**PASSAGE FOR REVIEW**
▽
Margaret Hill 1924-2012

Margaret Hill

If anyone is pulling the strings of the Higgs-Boson, it’s my mother. She had been trying to figure out the universe, or at least where the perimeter fence might be, since she was a child, and she died the week the H-B put in an appearance. No coincidence.

It couldn’t have been easy, speculating on space and time and what might be ‘out there’ when your education and social position told you to keep your eyes lowered and get good at knitting. Mum was born into an Irish catholic family that had come over to Yorkshire to escape the potato famine, and set its roots in a Bradford pub called the Harp of Erin. There, she danced on the tables until the local Bobby popped his nose round the door, when she dived under them to wait until he popped it back out again. When mum was just seven years old, her own mother died of a brain tumour that could probably now be treated. Had Ellen Conboy survived, life would have undoubtedly been different, but in what way? Would she have had more opportunity to maximise her education? Would she have met my dad? Would I be here?
△
**TASKS**
a) Extract a passage from the tribute to Margaret Hill that starts at the words "If anyone is" and ends after the words "an appearance. No coincidence.".
b) Write what comes next in the tribute to Margaret Hill, picking up right after its final sentence.

**Stored data**
▽
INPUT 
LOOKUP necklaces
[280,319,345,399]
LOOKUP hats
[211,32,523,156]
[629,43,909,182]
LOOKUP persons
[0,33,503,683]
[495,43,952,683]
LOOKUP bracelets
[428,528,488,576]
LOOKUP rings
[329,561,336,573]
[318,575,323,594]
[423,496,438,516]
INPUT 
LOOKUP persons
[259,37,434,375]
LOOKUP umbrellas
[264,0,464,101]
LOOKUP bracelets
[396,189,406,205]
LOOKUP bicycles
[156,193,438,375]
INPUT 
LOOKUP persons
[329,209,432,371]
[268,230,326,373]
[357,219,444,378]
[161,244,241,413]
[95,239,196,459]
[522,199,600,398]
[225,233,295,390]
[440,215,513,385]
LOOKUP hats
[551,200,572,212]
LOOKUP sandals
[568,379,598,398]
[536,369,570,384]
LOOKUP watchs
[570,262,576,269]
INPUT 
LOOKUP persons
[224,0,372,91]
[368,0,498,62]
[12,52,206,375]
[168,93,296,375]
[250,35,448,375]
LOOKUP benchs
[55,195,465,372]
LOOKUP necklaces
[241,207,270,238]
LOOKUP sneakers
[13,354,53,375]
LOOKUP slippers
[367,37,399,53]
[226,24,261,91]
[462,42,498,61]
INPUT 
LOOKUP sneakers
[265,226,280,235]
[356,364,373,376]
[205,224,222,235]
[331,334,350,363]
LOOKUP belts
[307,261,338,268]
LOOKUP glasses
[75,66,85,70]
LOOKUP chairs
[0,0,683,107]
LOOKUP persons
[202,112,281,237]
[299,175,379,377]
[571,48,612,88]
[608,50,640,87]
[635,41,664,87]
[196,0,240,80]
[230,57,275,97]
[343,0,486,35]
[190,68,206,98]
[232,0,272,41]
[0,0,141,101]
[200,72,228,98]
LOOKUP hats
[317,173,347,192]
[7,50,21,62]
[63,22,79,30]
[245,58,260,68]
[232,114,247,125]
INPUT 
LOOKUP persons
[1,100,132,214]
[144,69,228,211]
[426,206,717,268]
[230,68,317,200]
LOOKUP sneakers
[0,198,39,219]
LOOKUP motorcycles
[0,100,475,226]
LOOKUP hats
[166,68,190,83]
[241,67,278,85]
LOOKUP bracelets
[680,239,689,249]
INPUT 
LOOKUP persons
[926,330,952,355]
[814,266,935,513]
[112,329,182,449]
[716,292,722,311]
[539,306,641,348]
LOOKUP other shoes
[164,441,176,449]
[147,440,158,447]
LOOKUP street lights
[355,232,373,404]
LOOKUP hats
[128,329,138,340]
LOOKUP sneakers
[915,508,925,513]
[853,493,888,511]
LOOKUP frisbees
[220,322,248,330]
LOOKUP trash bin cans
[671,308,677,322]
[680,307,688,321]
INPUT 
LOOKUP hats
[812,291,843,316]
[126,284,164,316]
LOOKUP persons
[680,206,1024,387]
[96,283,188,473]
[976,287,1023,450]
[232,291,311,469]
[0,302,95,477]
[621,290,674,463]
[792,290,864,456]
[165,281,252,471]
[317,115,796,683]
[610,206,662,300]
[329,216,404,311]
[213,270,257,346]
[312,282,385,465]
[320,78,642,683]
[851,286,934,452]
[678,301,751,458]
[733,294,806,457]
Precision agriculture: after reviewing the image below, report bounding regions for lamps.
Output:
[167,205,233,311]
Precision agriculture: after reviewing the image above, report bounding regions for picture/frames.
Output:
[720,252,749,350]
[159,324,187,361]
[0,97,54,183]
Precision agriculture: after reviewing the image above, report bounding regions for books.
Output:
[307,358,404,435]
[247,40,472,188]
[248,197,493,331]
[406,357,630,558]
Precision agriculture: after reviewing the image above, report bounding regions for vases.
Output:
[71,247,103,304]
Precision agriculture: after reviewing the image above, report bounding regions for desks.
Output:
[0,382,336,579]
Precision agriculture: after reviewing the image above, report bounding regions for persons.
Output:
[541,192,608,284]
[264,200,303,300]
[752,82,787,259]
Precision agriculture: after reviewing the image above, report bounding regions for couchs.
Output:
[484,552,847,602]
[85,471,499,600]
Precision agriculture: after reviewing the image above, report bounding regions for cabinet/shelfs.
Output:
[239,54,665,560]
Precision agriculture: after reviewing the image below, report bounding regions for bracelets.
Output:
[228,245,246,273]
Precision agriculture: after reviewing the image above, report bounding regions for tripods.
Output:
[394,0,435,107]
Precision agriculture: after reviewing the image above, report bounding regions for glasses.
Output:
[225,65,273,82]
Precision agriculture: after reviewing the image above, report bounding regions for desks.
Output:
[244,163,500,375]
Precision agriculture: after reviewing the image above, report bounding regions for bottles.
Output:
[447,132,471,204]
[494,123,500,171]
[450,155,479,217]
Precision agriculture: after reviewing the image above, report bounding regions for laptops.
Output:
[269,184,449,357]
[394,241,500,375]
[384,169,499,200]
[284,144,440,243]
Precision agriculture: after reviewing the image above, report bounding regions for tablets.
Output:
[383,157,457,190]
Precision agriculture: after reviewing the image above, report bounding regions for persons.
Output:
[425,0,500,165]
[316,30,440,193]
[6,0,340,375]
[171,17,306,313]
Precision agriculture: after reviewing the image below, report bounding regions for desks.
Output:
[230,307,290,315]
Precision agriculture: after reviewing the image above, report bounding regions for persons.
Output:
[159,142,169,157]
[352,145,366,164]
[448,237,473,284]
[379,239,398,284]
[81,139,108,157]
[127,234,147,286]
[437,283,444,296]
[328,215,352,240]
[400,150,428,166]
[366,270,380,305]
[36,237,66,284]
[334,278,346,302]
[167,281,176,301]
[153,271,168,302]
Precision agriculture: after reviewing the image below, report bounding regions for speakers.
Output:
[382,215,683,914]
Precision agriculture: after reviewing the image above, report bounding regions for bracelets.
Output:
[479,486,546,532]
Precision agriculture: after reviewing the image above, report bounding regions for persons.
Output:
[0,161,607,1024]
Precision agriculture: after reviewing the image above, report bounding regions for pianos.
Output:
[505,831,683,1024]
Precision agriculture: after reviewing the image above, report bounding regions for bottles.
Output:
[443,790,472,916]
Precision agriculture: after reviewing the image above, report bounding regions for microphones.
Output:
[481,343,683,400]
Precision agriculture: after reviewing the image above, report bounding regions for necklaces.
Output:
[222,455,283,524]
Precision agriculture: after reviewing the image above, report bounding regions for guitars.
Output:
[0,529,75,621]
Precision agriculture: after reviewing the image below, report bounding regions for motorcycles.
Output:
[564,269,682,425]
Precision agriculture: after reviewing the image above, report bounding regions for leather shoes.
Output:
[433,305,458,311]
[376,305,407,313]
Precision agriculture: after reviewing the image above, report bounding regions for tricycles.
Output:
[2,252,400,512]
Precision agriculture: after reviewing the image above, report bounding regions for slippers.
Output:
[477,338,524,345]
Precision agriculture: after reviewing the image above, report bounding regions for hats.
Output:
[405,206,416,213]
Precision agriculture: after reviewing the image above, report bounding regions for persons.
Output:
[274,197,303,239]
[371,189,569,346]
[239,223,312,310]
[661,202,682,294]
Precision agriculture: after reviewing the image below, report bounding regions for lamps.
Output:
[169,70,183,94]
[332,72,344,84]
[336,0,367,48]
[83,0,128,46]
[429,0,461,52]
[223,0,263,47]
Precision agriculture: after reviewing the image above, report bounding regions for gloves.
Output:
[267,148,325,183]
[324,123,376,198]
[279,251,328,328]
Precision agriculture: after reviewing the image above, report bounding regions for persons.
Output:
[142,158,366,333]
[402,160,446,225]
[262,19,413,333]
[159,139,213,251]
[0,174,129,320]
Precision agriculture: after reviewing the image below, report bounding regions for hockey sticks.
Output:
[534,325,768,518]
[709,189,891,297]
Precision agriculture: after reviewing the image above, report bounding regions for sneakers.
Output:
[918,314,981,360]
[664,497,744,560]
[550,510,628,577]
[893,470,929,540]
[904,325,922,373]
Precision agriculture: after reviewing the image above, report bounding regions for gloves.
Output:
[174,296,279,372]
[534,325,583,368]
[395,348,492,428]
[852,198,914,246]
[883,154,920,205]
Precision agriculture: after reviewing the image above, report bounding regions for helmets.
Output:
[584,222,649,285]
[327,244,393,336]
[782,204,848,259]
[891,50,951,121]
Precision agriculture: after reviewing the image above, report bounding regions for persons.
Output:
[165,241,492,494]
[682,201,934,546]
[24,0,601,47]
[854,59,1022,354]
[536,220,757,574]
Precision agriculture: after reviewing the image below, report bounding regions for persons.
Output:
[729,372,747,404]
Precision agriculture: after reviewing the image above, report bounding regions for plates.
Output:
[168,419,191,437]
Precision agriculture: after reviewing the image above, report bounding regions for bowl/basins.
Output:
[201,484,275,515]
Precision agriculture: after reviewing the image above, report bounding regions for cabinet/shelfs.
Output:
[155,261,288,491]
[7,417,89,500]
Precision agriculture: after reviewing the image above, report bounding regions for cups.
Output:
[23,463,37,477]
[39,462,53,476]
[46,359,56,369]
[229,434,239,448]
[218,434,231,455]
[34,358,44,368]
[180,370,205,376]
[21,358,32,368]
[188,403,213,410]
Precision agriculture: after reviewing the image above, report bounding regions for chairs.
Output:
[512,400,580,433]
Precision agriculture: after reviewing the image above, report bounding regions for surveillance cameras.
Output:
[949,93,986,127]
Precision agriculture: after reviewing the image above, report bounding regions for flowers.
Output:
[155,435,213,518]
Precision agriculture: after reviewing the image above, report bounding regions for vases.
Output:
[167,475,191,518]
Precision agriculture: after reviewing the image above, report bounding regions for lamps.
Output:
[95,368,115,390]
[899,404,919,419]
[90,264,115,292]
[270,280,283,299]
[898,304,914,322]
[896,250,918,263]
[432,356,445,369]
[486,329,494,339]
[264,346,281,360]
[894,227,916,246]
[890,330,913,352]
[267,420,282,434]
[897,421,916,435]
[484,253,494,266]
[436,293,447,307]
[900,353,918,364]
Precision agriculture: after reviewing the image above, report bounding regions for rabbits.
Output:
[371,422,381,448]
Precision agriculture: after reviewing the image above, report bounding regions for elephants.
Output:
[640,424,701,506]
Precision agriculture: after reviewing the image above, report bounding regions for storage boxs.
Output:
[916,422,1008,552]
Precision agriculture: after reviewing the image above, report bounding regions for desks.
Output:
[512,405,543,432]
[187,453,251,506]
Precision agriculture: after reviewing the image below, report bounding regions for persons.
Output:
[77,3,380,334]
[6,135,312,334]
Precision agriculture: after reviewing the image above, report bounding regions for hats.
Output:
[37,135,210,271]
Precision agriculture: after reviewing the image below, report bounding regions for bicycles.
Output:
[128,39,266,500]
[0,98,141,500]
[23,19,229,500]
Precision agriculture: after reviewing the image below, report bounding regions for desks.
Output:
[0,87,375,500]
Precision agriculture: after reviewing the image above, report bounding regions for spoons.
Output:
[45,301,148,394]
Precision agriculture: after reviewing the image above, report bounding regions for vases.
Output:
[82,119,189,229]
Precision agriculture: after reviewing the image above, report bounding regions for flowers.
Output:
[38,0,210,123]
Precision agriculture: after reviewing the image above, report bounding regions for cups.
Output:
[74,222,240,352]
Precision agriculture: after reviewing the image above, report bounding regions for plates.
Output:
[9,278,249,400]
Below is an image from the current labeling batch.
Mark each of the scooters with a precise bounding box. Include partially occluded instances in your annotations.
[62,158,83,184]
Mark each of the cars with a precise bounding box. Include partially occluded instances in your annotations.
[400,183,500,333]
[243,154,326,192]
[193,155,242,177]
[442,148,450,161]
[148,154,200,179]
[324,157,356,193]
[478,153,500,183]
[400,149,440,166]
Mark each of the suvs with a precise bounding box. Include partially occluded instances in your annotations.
△
**OUTPUTS FOR THE TASKS**
a)
If anyone is pulling the strings of the Higgs-Boson, it’s my mother. She had been trying to figure out the universe, or at least where the perimeter fence might be, since she was a child, and she died the week the H-B put in an appearance. No coincidence.

b)
Some of those imponderables are as immense as the ones Cern is grappling with, at least for those of us directly affected. But physics also presents us with mind-stretching alternatives; suggesting that worlds exist in which every possible choice has been made, and all forks in the road explored. Somewhere, then, my mother is Brian Cox, Captain Kirk (or maybe Janeway), Sally Ride. I’m betting she’s also been on Strictly Come Dancing, written novels, and joined the feminist movement. At the very least, there has to be a world in which she had more of the advantages of life but lost none of the ones she had in ours.

So last week we were gathered at the Limes again. Same group, same purpose, different green plastic bottle. This time we all knew what to do – a sad consequence of repetition – and so drifted easily from one stage of the event to the next. Catholicism had long ago lost its grip on my mother. She told me she had been excommunicated but I never discovered why, although arguing about where the justice was in repealing the fish-on-Friday rule while millions scrubbed the toilets in purgatory for sniffing gravy might have been a contributory factor.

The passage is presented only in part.